MCP-Diag: A Deterministic, Protocol-Driven Architecture for AI-Native Network Diagnostics
This addresses network diagnostics for AIOps by providing a secure and reliable method, though it is incremental as it builds on existing protocols and utilities.
The paper tackled the stochastic grounding problem and security gap in integrating LLMs into network operations by introducing MCP-Diag, a deterministic, protocol-driven architecture that achieved 100% entity extraction accuracy with less than 0.9% execution latency overhead and a 3.7x increase in context token usage.

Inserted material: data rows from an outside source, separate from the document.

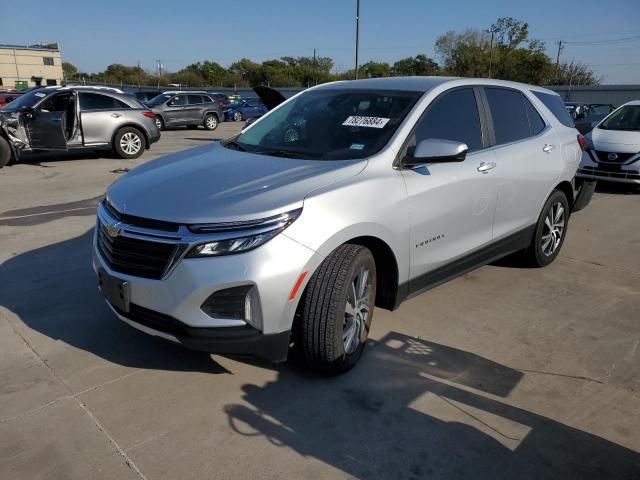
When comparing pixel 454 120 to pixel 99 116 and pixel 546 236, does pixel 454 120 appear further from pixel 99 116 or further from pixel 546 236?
pixel 99 116

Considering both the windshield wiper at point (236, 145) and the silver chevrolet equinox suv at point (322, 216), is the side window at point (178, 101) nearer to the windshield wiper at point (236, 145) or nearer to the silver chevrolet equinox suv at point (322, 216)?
the silver chevrolet equinox suv at point (322, 216)

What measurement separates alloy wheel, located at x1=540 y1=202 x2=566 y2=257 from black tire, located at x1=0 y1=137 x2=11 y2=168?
1035 centimetres

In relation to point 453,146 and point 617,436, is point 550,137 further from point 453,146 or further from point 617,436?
point 617,436

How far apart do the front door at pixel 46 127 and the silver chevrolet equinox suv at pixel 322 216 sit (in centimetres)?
828

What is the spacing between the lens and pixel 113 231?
2.95 meters

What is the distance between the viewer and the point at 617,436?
9.00 feet

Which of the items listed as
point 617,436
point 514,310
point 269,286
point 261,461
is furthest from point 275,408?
point 514,310

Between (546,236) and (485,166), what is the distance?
62.2 inches

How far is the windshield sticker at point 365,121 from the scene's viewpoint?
364 cm

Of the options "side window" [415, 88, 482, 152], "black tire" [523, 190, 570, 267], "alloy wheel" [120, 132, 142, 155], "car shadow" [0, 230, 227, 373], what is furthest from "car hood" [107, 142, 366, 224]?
"alloy wheel" [120, 132, 142, 155]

The integration of Large Language Models (LLMs) into network operations (AIOps) is hindered by two fundamental challenges: the stochastic grounding problem, where LLMs struggle to reliably parse unstructured, vendor-specific CLI output, and the security gap of granting autonomous agents shell access. This paper introduces MCP-Diag, a hybrid neuro-symbolic architecture built upon the Model Context Protocol (MCP). We propose a deterministic translation layer that converts raw stdout from canonical utilities (dig, ping, traceroute) into rigorous JSON schemas before AI ingestion. We further introduce a mandatory "Elicitation Loop" that enforces Human-in-the-Loop (HITL) authorization at the protocol level. Our preliminary evaluation demonstrates that MCP-Diag achieving 100% entity extraction accuracy with less than 0.9% execution latency overhead and 3.7x increase in context token usage.